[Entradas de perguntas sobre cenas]
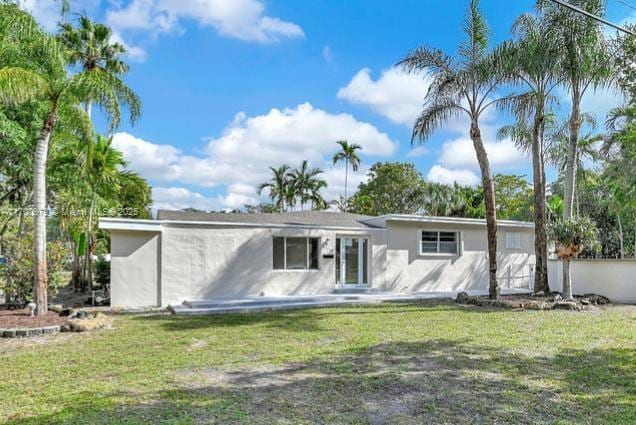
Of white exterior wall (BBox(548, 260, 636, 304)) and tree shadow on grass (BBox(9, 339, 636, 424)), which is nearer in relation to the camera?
tree shadow on grass (BBox(9, 339, 636, 424))

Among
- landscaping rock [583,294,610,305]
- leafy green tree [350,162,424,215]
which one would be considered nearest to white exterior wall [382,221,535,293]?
landscaping rock [583,294,610,305]

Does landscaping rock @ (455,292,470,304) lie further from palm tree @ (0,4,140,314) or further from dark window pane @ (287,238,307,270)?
palm tree @ (0,4,140,314)

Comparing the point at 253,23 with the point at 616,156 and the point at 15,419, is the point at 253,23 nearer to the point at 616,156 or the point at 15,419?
the point at 15,419

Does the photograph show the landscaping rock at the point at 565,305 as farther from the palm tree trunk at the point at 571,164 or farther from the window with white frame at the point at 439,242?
the window with white frame at the point at 439,242

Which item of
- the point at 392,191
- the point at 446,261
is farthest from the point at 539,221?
the point at 392,191

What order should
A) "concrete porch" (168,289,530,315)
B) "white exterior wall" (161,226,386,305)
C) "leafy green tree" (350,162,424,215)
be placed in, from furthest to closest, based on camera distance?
1. "leafy green tree" (350,162,424,215)
2. "white exterior wall" (161,226,386,305)
3. "concrete porch" (168,289,530,315)

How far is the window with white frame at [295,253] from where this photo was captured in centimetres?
1470

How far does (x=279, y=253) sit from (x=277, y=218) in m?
2.06

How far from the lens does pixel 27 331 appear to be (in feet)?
28.3

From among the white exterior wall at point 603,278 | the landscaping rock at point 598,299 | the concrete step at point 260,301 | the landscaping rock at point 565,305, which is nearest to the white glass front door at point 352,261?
the concrete step at point 260,301

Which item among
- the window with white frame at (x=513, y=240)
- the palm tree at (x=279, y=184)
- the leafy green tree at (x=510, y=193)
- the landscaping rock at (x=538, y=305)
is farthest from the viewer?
the palm tree at (x=279, y=184)

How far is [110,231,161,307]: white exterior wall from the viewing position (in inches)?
486

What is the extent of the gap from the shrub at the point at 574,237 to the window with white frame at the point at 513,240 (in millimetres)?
4896

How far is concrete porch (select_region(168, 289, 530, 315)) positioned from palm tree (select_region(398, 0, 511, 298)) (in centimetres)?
284
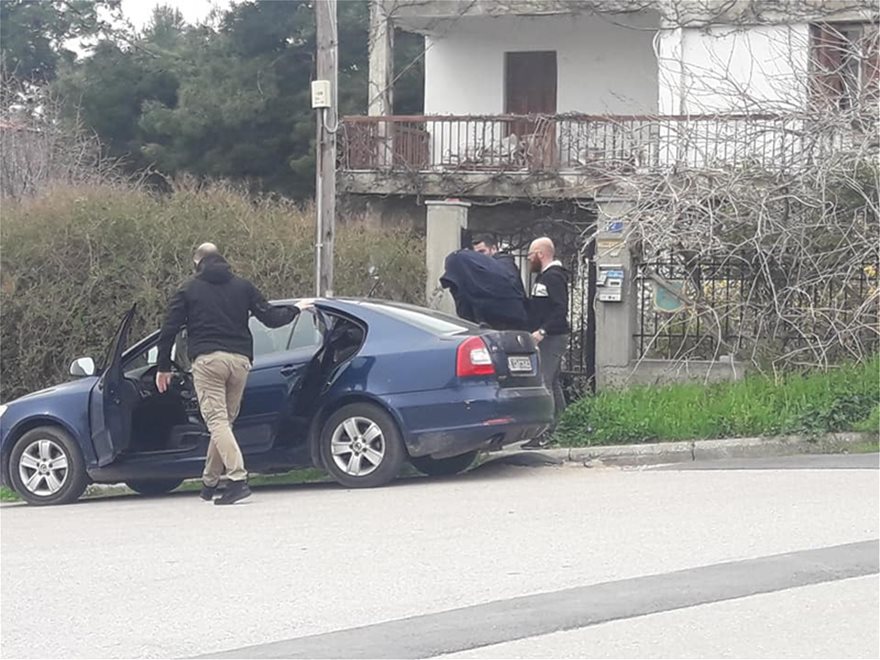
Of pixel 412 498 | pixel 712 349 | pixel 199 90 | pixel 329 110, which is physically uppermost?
pixel 199 90

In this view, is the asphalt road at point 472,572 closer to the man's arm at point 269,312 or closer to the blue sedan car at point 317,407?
the blue sedan car at point 317,407

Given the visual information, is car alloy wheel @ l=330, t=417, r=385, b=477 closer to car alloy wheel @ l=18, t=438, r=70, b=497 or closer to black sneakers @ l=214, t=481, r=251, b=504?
black sneakers @ l=214, t=481, r=251, b=504

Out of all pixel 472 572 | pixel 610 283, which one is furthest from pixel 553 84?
pixel 472 572

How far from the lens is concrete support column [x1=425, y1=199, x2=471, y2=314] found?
567 inches

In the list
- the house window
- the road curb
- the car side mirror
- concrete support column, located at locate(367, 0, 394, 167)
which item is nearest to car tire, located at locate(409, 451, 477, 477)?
the road curb

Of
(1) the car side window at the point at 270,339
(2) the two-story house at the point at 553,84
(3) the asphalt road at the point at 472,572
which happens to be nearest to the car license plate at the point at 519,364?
(3) the asphalt road at the point at 472,572

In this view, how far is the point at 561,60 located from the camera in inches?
998

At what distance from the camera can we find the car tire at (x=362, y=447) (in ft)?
34.1

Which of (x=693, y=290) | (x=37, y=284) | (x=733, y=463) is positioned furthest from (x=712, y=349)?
(x=37, y=284)

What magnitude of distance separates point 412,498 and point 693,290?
15.5 ft

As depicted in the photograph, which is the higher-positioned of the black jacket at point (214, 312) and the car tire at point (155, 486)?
the black jacket at point (214, 312)

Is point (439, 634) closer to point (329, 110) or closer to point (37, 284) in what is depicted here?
point (329, 110)

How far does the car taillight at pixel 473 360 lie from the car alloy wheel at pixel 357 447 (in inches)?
30.6

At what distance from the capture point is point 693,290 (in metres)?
13.5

• **A fazer**
Atualize todas as entradas e troque "photograph" por "image", sem mudar mais nada. Deixe as figuras de fora da resposta.

• **Resultado do exercício**
Of white exterior wall (BBox(548, 260, 636, 304)) and tree shadow on grass (BBox(9, 339, 636, 424)), which is nearer in relation to the camera?
tree shadow on grass (BBox(9, 339, 636, 424))

Among
- landscaping rock [583,294,610,305]
- leafy green tree [350,162,424,215]
which one would be considered nearest to white exterior wall [382,221,535,293]?
landscaping rock [583,294,610,305]

Does landscaping rock @ (455,292,470,304) lie further from palm tree @ (0,4,140,314) or further from dark window pane @ (287,238,307,270)?
palm tree @ (0,4,140,314)

Comparing the point at 253,23 with the point at 616,156 and the point at 15,419, is the point at 253,23 nearer to the point at 616,156 or the point at 15,419?
the point at 15,419

Does the image show the landscaping rock at the point at 565,305 as farther from the palm tree trunk at the point at 571,164 or farther from the window with white frame at the point at 439,242?
the window with white frame at the point at 439,242

Which item of
- the point at 392,191
- the point at 446,261
is farthest from the point at 539,221?
the point at 392,191

What order should
A) "concrete porch" (168,289,530,315)
B) "white exterior wall" (161,226,386,305)
C) "leafy green tree" (350,162,424,215)
be placed in, from furthest to closest, based on camera distance?
1. "leafy green tree" (350,162,424,215)
2. "white exterior wall" (161,226,386,305)
3. "concrete porch" (168,289,530,315)

How far is the window with white frame at [295,253] from where this photo was captured in centimetres?
1470

How far does (x=279, y=253) sit from (x=277, y=218) in m?
2.06

How far from the lens does pixel 27 331 appear to be (in feet)?
28.3

From among the white exterior wall at point 603,278 | the landscaping rock at point 598,299 | the concrete step at point 260,301 | the landscaping rock at point 565,305, which is nearest to the white glass front door at point 352,261?
the concrete step at point 260,301

Which item among
- the window with white frame at (x=513, y=240)
- the palm tree at (x=279, y=184)
- the leafy green tree at (x=510, y=193)
- the landscaping rock at (x=538, y=305)
is farthest from the viewer?
the palm tree at (x=279, y=184)

How far is [110,231,161,307]: white exterior wall from the viewing position (in inches)?
486

What is the extent of the gap from the shrub at the point at 574,237 to the window with white frame at the point at 513,240 (in millimetres)?
4896

How far is concrete porch (select_region(168, 289, 530, 315)) positioned from palm tree (select_region(398, 0, 511, 298)) (in centimetres)?
284
Of pixel 412 498 | pixel 712 349 | pixel 199 90 | pixel 329 110, which is physically uppermost?
pixel 199 90

In this view, is the asphalt road at point 472,572 closer to the man's arm at point 269,312 or closer to the blue sedan car at point 317,407?
the blue sedan car at point 317,407

Given the visual information, is car alloy wheel @ l=330, t=417, r=385, b=477 closer to car alloy wheel @ l=18, t=438, r=70, b=497 or closer to black sneakers @ l=214, t=481, r=251, b=504?
black sneakers @ l=214, t=481, r=251, b=504

Out of all pixel 472 572 | pixel 610 283, which one is furthest from pixel 553 84?
pixel 472 572

How far from the lens is concrete support column [x1=425, y1=199, x2=471, y2=314] found?
567 inches

In the list
- the house window
- the road curb
- the car side mirror
- concrete support column, located at locate(367, 0, 394, 167)
which item is nearest to car tire, located at locate(409, 451, 477, 477)?
the road curb

Of
(1) the car side window at the point at 270,339
(2) the two-story house at the point at 553,84
(3) the asphalt road at the point at 472,572
which happens to be nearest to the car license plate at the point at 519,364?
(3) the asphalt road at the point at 472,572

In this view, how far is the point at 561,60 located from the camera in inches?
998

At what distance from the camera can we find the car tire at (x=362, y=447) (in ft)?
34.1

Which of (x=693, y=290) | (x=37, y=284) | (x=733, y=463) is positioned furthest from (x=712, y=349)?
(x=37, y=284)

What magnitude of distance separates point 412,498 and point 693,290?
15.5 ft

As depicted in the image, which is the higher-positioned of the black jacket at point (214, 312) and the car tire at point (155, 486)?
the black jacket at point (214, 312)

Is point (439, 634) closer to point (329, 110) or closer to point (37, 284) in what is depicted here?
point (329, 110)

How far does the car taillight at pixel 473 360 lie from the car alloy wheel at pixel 357 447 (in inches)?
30.6

At what distance from the capture point is point 693,290 (in metres)?
13.5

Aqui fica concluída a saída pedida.